_Text section_

#####

Exclusive Interview with Rhys Bowen

Exclusive Interview with Rhys Bowen

Exclusive Interview with Rhys Bowen

Rhys Bowen stands alone after success in series storytelling.

 

(Perennial bestseller Rhys Bowen recently made time to indulge some curiosities regarding her new standalone thriller, In Farleigh Field, as well as what readers can expect next in her storied career.)

TSM: What ignited your desire to write In Farleigh Field, and why is revisiting the WWII era both relevant and resonant in contemporary times?

RB: There were several reasons for wanting to write this story: as a child in the years following WWII, I was very aware of what life had been like during the war. I knew of the rationing, the deprivations, the husbands and fathers serving abroad, the very real fear of invasion. And I feel that this was the last time that people had a clear sense of good and evil. Everyone felt that evil had to be stopped or it would swallow the world, and everyone was prepared to sacrifice to make sure evil didn’t win.

#####

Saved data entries
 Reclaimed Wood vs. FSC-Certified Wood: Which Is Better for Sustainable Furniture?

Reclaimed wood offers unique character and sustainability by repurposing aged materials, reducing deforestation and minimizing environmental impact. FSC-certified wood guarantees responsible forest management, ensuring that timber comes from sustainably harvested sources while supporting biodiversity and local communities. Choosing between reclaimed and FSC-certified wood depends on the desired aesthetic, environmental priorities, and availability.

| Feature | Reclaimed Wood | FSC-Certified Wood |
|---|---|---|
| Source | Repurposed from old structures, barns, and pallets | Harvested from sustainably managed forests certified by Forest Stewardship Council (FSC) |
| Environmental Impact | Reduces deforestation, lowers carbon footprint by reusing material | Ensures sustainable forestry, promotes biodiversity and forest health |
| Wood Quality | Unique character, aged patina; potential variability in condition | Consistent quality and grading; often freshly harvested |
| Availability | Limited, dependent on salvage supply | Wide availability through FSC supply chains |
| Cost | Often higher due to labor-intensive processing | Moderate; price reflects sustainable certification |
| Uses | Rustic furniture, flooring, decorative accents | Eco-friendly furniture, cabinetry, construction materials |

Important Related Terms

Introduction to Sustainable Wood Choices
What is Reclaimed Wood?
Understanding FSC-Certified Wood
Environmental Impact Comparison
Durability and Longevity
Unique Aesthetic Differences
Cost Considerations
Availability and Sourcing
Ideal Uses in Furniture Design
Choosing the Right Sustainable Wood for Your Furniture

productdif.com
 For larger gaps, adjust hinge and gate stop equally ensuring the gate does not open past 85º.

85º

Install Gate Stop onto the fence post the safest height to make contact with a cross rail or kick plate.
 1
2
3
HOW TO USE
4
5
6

#####

_Activity 1_
Decide whether each of these statements agrees with the interview with Rhys Bowen: (a) In Farleigh Field is a standalone thriller; (b) Bowen was a child during WWII itself; (c) Bowen feels the war years were the last time people had a clear sense of good and evil. Answer yes or no for each and quote the deciding words of the interview.
_Activity 2_
Duplicate the passage of the interview with Rhys Bowen from "TSM: What ignited" up to and including "evil didn’t win.".

_Answer space 1_
(a) Yes: "her new standalone thriller, In Farleigh Field"
(b) No: "as a child in the years following WWII"
(c) Yes: "And I feel that this was the last time that people had a clear sense of good and evil."

_Answer space 2_
TSM: What ignited your desire to write In Farleigh Field, and why is revisiting the WWII era both relevant and resonant in contemporary times?

RB: There were several reasons for wanting to write this story: as a child in the years following WWII, I was very aware of what life had been like during the war. I knew of the rationing, the deprivations, the husbands and fathers serving abroad, the very real fear of invasion. And I feel that this was the last time that people had a clear sense of good and evil. Everyone felt that evil had to be stopped or it would swallow the world, and everyone was prepared to sacrifice to make sure evil didn’t win.